Das hängt ganz davon ab, für welche Variante sich Arbeitgebende entscheiden. Grundsätzlich werden zwei unterschieden: entweder wird die Arbeitszeit verdichtet oder reduziert. Bei einer Verdichtung der Arbeitszeit wird die bisherige Wochenarbeitszeit beibehalten, allerdings anstatt an fünf nur noch an vier Tagen die Woche geleistet. Der Nachteil: die gleiche Arbeitszeit muss innert kürzerer Zeit erbracht werden.

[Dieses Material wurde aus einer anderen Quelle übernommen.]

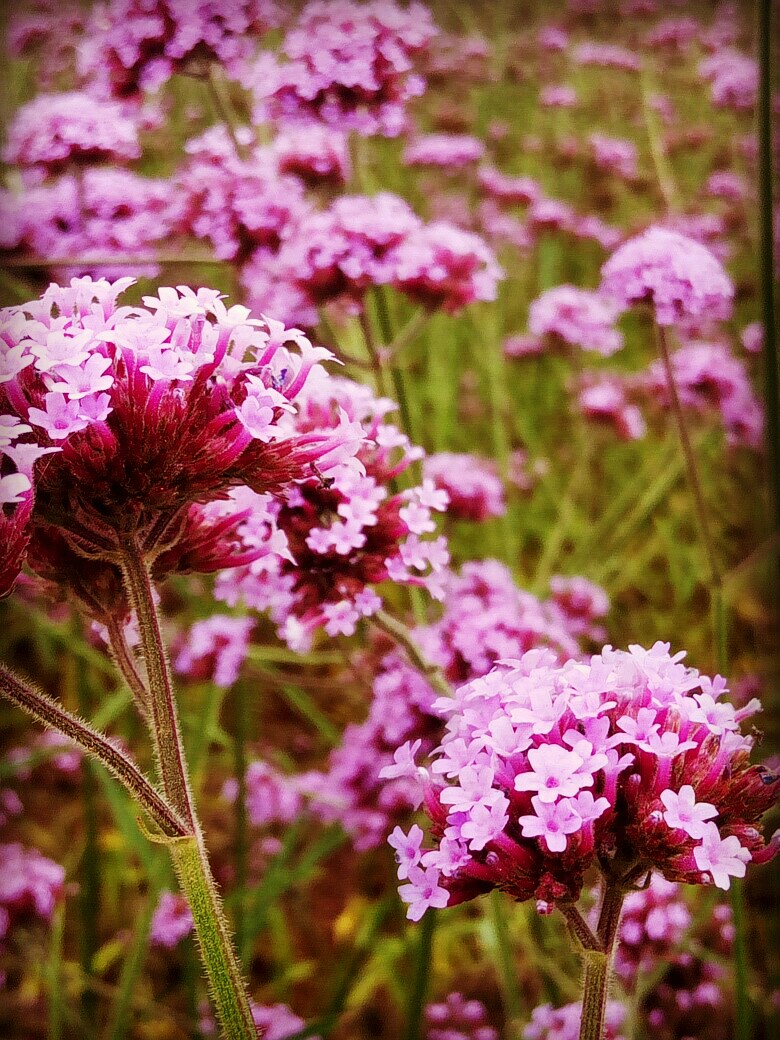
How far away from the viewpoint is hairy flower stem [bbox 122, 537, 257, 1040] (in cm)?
70

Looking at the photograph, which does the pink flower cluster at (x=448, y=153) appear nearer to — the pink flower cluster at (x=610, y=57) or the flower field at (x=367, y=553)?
the flower field at (x=367, y=553)

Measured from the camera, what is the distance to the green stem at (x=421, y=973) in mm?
1203

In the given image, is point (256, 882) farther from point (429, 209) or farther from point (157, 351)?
point (429, 209)

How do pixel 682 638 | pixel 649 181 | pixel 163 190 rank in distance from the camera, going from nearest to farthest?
pixel 163 190 → pixel 682 638 → pixel 649 181

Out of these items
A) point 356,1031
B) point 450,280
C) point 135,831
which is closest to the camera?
point 135,831

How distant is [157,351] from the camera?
0.70 meters

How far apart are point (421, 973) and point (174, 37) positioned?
1.52m

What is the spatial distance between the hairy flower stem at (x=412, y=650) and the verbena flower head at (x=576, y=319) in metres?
1.22

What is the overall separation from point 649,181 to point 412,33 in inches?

Das mag im individuellen Kontext für gewisse Branchen bzw. einzelne Arbeitnehmende durchaus funktionieren, birgt aber langfristig das Risiko von mehr Arbeitsbelastung und Stress. Dieses Modell widerspricht jedoch der Ausgangsidee. Diese sieht eine reduzierte Arbeitszeit bei gleichbleibendem Gehalt vor. Arbeitnehmende profitieren auch in diesem Modell von einem zusätzlichen freien Tag, allerdings ohne die freie Zeit kompensieren zu müssen, da die positiven Effekte dieser Arbeitszeitverkürzung auf die Arbeitnehmenden die kürzere Arbeitszeit in den meisten Fällen aufwiegen.